▶ _DOCUMENTO DE ORIGEM_:
Aos 95 anos, dos quais 37 passados no poder, Robert Mugabe morreu em Singapura, onde estava internado desde Abril. Deixa um legado complexo. De líder da luta anticolonial, chegando a ser um exemplo em África, Mugabe tornou-se um déspota, rejeitado até pelos próprios camaradas na fase final da sua vida.

Mas oficialmente a veneração ao “pai” do Zimbabwe foi mantida até ao último momento. O seu sucessor, Emmerson Mnangagwa, definiu Mugabe como “um ícone da libertação, um pan-africanista que dedicou a sua vida à emancipação e ao fortalecimento do seu povo”. E mesmo o líder do Movimento pela Mudança Democrática (MDC), Nelson Chamisa, na linha da frente da oposição ao regime, reconheceu a “contribuição” do antigo Presidente ao país.

O julgamento não é unânime. George Walden, um dos negociadores britânicos dos Acordos de Lancaster House em 1979 que puseram fim ao regime de minoria branca na então Rodésia, definiu Mugabe como “um verdadeiro monstro”. “Não se deve falar mal dos mortos, excepto quando mataram tanta gente como Mugabe”, afirmou Walden à BBC.

Nas ruas de Harare, a indiferença à notícia da sua morte é dominante, embora poucos consigam recordá-lo por alguma coisa positiva. “Morreu como toda a gente. Deixou-nos nesta confusão e ainda estamos a sofrer”, disse ao The Guardian o professor Nomarn Makoto.

A melhor síntese talvez seja feita pelo diário sul-africano Mail and Guardian que descreve Mugabe como “um enigma, uma mistura de contradições que de certa forma lhe dava vigor em vez de o derrubar”.

▶ _MATERIAL DA TAREFA_:
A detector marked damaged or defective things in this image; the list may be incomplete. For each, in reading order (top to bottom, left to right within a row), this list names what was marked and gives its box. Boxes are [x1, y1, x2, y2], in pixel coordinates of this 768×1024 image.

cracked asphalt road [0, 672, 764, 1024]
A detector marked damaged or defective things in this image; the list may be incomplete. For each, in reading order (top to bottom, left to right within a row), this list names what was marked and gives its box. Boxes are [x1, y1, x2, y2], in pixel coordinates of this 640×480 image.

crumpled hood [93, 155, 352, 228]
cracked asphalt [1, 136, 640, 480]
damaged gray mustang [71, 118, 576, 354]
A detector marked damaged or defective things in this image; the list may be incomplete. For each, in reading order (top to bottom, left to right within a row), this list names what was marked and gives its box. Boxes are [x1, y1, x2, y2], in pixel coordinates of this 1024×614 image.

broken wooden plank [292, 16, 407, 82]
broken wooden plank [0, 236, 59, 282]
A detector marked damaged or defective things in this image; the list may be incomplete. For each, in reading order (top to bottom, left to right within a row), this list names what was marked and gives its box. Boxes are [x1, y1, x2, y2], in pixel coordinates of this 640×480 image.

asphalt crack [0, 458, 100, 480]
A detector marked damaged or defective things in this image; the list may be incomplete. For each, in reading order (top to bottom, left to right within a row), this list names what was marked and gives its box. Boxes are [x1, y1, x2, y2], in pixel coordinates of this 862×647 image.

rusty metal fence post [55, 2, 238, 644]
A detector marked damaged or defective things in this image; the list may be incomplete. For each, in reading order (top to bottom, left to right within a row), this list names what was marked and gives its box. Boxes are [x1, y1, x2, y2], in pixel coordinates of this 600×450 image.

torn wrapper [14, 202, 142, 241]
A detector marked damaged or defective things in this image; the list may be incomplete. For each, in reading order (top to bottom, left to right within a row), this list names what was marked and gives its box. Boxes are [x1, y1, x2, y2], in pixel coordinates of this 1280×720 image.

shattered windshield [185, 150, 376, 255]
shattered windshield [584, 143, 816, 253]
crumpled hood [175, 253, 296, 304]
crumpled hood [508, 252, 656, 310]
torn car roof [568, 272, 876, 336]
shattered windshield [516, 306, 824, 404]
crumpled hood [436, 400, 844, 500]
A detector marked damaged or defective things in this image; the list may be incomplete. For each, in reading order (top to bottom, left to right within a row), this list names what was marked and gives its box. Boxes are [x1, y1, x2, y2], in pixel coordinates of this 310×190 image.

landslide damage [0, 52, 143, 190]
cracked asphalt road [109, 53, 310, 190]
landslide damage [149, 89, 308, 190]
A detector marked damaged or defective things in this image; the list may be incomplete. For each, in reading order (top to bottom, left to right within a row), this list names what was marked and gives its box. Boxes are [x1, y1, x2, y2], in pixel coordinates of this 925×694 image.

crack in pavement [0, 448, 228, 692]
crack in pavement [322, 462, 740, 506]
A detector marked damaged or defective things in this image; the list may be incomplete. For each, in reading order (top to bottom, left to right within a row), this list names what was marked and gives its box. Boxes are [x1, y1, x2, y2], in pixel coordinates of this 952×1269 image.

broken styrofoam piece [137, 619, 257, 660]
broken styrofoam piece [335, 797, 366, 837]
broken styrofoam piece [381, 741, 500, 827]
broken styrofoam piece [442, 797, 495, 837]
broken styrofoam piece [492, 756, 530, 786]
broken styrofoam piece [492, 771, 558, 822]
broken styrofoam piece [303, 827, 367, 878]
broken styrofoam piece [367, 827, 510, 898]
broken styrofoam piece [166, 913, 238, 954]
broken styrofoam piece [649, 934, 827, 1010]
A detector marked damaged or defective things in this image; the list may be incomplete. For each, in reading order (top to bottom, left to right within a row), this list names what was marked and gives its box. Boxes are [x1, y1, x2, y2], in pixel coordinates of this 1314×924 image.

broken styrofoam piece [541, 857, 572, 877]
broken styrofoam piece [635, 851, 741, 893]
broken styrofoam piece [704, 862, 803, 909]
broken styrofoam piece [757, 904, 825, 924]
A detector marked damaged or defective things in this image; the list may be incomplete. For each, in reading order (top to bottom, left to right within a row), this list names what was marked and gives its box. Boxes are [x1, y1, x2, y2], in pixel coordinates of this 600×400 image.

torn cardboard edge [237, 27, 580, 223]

▶ _TAREFA PROPOSTA A_:
Responda a estas perguntas sobre o texto acerca da morte de Mugabe:
(i) Em que cidade morreu Robert Mugabe?
(ii) Quem definiu Mugabe como "um verdadeiro monstro"?
(iii) Que diário sul-africano descreveu Mugabe como "um enigma"?
▶ _TAREFA PROPOSTA B_: Pode transcrever sem alterações tudo o que vai, na listagem, desde a linha que contém "this 310×190 image." até à linha que contém "broken styrofoam piece [649, 934, 827, 1010]", incluindo ambas?
O texto e a listagem são materiais independentes entre si.

▶ _RESPOSTA CORRETA A_:
(i) Em Singapura.
(ii) George Walden.
(iii) O Mail and Guardian.

▶ _RESPOSTA CORRETA B_:
A detector marked damaged or defective things in this image; the list may be incomplete. For each, in reading order (top to bottom, left to right within a row), this list names what was marked and gives its box. Boxes are [x1, y1, x2, y2], in pixel coordinates of this 310×190 image.

landslide damage [0, 52, 143, 190]
cracked asphalt road [109, 53, 310, 190]
landslide damage [149, 89, 308, 190]
A detector marked damaged or defective things in this image; the list may be incomplete. For each, in reading order (top to bottom, left to right within a row), this list names what was marked and gives its box. Boxes are [x1, y1, x2, y2], in pixel coordinates of this 925×694 image.

crack in pavement [0, 448, 228, 692]
crack in pavement [322, 462, 740, 506]
A detector marked damaged or defective things in this image; the list may be incomplete. For each, in reading order (top to bottom, left to right within a row), this list names what was marked and gives its box. Boxes are [x1, y1, x2, y2], in pixel coordinates of this 952×1269 image.

broken styrofoam piece [137, 619, 257, 660]
broken styrofoam piece [335, 797, 366, 837]
broken styrofoam piece [381, 741, 500, 827]
broken styrofoam piece [442, 797, 495, 837]
broken styrofoam piece [492, 756, 530, 786]
broken styrofoam piece [492, 771, 558, 822]
broken styrofoam piece [303, 827, 367, 878]
broken styrofoam piece [367, 827, 510, 898]
broken styrofoam piece [166, 913, 238, 954]
broken styrofoam piece [649, 934, 827, 1010]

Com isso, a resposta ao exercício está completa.